+++ Supplied data

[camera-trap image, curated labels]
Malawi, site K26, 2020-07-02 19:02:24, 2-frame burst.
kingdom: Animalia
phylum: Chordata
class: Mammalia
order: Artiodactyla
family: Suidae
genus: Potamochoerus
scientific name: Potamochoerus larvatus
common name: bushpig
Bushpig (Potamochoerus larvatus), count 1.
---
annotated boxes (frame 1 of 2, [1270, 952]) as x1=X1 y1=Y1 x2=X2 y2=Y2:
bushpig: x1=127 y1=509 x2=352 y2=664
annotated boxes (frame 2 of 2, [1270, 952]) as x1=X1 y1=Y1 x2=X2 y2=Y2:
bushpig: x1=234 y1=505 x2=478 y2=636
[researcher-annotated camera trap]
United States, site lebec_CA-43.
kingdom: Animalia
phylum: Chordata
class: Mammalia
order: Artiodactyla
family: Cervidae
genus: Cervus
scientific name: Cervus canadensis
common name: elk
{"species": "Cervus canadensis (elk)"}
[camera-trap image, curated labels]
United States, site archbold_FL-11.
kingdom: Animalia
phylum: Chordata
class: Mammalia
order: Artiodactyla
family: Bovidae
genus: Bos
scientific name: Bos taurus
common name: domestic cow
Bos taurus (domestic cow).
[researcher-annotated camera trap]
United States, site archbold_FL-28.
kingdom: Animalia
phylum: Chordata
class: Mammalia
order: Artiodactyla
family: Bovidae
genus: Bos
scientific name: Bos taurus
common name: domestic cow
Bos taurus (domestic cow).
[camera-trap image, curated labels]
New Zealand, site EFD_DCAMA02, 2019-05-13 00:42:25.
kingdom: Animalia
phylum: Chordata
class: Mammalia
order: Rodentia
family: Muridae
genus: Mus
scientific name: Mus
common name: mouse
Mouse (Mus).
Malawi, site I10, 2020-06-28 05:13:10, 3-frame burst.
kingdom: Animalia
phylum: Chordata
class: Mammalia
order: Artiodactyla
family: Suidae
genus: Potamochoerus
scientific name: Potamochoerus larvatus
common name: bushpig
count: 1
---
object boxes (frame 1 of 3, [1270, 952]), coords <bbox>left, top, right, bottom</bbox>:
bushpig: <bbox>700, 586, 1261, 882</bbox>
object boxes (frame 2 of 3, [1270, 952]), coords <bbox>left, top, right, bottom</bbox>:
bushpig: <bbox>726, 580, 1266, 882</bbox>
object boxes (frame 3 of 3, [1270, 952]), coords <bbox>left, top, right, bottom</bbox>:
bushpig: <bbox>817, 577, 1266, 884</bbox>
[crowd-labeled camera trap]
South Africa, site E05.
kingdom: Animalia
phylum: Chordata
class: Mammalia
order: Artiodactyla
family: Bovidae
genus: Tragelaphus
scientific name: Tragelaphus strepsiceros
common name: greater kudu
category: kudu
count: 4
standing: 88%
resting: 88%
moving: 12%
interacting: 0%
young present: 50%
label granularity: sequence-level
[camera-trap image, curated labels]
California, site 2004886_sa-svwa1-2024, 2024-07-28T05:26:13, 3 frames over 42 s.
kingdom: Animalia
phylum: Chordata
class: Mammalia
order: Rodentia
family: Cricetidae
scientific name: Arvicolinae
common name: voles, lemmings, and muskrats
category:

++++++

Nothing should be altered. Set down all the data again.

#### The answer:
[camera-trap image, curated labels]
Malawi, site K26, 2020-07-02 19:02:24, 2-frame burst.
kingdom: Animalia
phylum: Chordata
class: Mammalia
order: Artiodactyla
family: Suidae
genus: Potamochoerus
scientific name: Potamochoerus larvatus
common name: bushpig
Bushpig (Potamochoerus larvatus), count 1.
---
annotated boxes (frame 1 of 2, [1270, 952]) as x1=X1 y1=Y1 x2=X2 y2=Y2:
bushpig: x1=127 y1=509 x2=352 y2=664
annotated boxes (frame 2 of 2, [1270, 952]) as x1=X1 y1=Y1 x2=X2 y2=Y2:
bushpig: x1=234 y1=505 x2=478 y2=636
[researcher-annotated camera trap]
United States, site lebec_CA-43.
kingdom: Animalia
phylum: Chordata
class: Mammalia
order: Artiodactyla
family: Cervidae
genus: Cervus
scientific name: Cervus canadensis
common name: elk
{"species": "Cervus canadensis (elk)"}
[camera-trap image, curated labels]
United States, site archbold_FL-11.
kingdom: Animalia
phylum: Chordata
class: Mammalia
order: Artiodactyla
family: Bovidae
genus: Bos
scientific name: Bos taurus
common name: domestic cow
Bos taurus (domestic cow).
[researcher-annotated camera trap]
United States, site archbold_FL-28.
kingdom: Animalia
phylum: Chordata
class: Mammalia
order: Artiodactyla
family: Bovidae
genus: Bos
scientific name: Bos taurus
common name: domestic cow
Bos taurus (domestic cow).
[camera-trap image, curated labels]
New Zealand, site EFD_DCAMA02, 2019-05-13 00:42:25.
kingdom: Animalia
phylum: Chordata
class: Mammalia
order: Rodentia
family: Muridae
genus: Mus
scientific name: Mus
common name: mouse
Mouse (Mus).
Malawi, site I10, 2020-06-28 05:13:10, 3-frame burst.
kingdom: Animalia
phylum: Chordata
class: Mammalia
order: Artiodactyla
family: Suidae
genus: Potamochoerus
scientific name: Potamochoerus larvatus
common name: bushpig
count: 1
---
object boxes (frame 1 of 3, [1270, 952]), coords <bbox>left, top, right, bottom</bbox>:
bushpig: <bbox>700, 586, 1261, 882</bbox>
object boxes (frame 2 of 3, [1270, 952]), coords <bbox>left, top, right, bottom</bbox>:
bushpig: <bbox>726, 580, 1266, 882</bbox>
object boxes (frame 3 of 3, [1270, 952]), coords <bbox>left, top, right, bottom</bbox>:
bushpig: <bbox>817, 577, 1266, 884</bbox>
[crowd-labeled camera trap]
South Africa, site E05.
kingdom: Animalia
phylum: Chordata
class: Mammalia
order: Artiodactyla
family: Bovidae
genus: Tragelaphus
scientific name: Tragelaphus strepsiceros
common name: greater kudu
category: kudu
count: 4
standing: 88%
resting: 88%
moving: 12%
interacting: 0%
young present: 50%
label granularity: sequence-level
[camera-trap image, curated labels]
California, site 2004886_sa-svwa1-2024, 2024-07-28T05:26:13, 3 frames over 42 s.
kingdom: Animalia
phylum: Chordata
class: Mammalia
order: Rodentia
family: Cricetidae
scientific name: Arvicolinae
common name: voles, lemmings, and muskrats
category:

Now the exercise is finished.